Seems like our issue is about implementing OneOf.Items. One of the pull requests mention fixing it and it didn't work either.

$ git clone https://github.com/lustefaniak/generate/ generate-oneoff --depth=1 -b optional-one-off
$ cd generate-oneoff
# the mod name is not important, you can use whatever you want
$ go mod init github.com/lustefaniak/generate
$ go mod tidy
$ make

https://git.sr.ht/~emersion/go-jsonschema supposedly supports Draft 2020-12 but just generates this useless struct (for both versions):

package main

type Root map[string]interface{}

Draft-07

Martin kindly provided a version of the JSONSchema in the Draft-07 version: https://github.com/returntocorp/semgrep-interfaces/blob/mj-jsonschema-2019/semgrep_output_v0.jsonschema-draft-07

I could get it to work was in https://app.quicktype.io/. It omitted some structs.

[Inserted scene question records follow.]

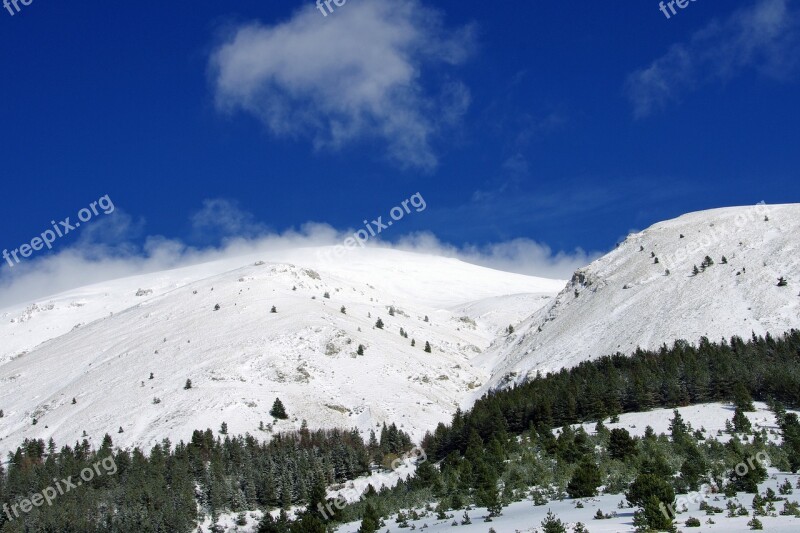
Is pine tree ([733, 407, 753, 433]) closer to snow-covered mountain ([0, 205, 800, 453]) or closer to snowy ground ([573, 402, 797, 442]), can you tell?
snowy ground ([573, 402, 797, 442])

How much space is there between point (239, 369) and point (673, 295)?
67385mm

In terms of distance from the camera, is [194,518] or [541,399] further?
[541,399]

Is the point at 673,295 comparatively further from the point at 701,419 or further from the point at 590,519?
the point at 590,519

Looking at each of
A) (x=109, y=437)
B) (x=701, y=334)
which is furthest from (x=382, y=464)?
(x=701, y=334)

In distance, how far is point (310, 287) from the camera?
155m

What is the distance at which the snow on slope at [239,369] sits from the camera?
286 ft

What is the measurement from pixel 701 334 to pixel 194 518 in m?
66.4

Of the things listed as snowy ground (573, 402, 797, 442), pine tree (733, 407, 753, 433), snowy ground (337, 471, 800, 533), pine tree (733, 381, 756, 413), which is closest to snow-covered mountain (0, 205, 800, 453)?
pine tree (733, 381, 756, 413)

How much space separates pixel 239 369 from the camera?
97938mm

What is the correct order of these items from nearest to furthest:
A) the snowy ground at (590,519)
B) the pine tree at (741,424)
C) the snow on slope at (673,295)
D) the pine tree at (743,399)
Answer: the snowy ground at (590,519), the pine tree at (741,424), the pine tree at (743,399), the snow on slope at (673,295)

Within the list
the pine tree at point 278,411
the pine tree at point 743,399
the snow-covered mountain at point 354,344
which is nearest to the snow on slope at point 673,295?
the snow-covered mountain at point 354,344

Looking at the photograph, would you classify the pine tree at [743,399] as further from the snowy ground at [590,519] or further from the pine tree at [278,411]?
the pine tree at [278,411]

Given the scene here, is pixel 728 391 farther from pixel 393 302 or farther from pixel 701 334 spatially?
pixel 393 302

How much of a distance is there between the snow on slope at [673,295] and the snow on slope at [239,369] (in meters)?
15.3
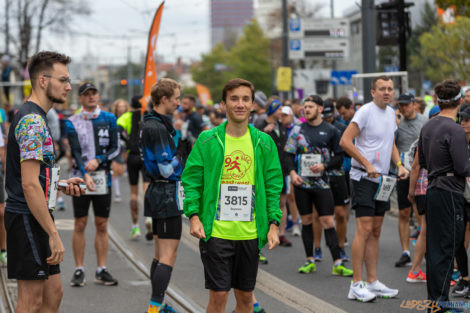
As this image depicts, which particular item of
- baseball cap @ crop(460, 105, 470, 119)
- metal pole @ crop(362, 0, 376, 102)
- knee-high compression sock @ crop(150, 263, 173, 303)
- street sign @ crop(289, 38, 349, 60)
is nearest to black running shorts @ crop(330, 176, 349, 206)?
baseball cap @ crop(460, 105, 470, 119)

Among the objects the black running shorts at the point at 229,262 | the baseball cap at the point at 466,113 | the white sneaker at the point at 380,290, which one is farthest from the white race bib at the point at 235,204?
the baseball cap at the point at 466,113

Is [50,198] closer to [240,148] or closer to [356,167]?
[240,148]

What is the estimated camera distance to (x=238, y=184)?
506 cm

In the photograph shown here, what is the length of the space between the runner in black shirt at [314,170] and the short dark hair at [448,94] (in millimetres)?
2603

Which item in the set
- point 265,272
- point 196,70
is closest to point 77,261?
point 265,272

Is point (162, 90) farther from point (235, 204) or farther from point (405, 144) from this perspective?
point (405, 144)

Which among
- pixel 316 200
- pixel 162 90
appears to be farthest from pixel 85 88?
pixel 316 200

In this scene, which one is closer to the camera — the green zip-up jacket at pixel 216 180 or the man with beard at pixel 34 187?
the man with beard at pixel 34 187

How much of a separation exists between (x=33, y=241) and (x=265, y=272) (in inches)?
187

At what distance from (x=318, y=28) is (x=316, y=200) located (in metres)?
18.5

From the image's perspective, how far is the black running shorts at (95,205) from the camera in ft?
26.2

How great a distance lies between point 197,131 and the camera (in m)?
12.5

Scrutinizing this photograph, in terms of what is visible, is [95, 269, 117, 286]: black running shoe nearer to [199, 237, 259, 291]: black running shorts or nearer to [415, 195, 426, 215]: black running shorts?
[199, 237, 259, 291]: black running shorts

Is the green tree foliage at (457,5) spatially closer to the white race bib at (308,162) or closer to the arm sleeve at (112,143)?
the white race bib at (308,162)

You can see the result in the semgrep_results_quicktype-io.go file below.

Everything else still had issues (even the master version of gojsonschema that worked with the 2020-12 version above.

$ ./schema-generate -p main -o ../generate_3.go ../semgrep_output_v0.jsonschema-draft-07
the JSON type 'array' cannot be converted into the Go 'Schema' type on struct 'Schema', field 'Definitions.OneOf.Items'. See input file ../semgrep_output_v0.jsonschema-draft-07 line 130, character 1

Which is:

    "core_error_kind": {
      "oneOf": [
        { "const": "Lexical error" },
        { "const": "Syntax error" },
        { "const": "Other syntax error" },
        { "const": "AST builder error" },
        { "const": "Rule parse error" },
        {
          "type": "array",
          "minItems": 2,
          "additionalItems": false,
          "items": [ // <--- HERE
            { "const": "Pattern parse error" },
            { "type": "array", "items": { "type": "string" } }
          ]

Anyways, this is where I rage quit. I think I have enough structs to do what I want because I don't care about the errors at this point.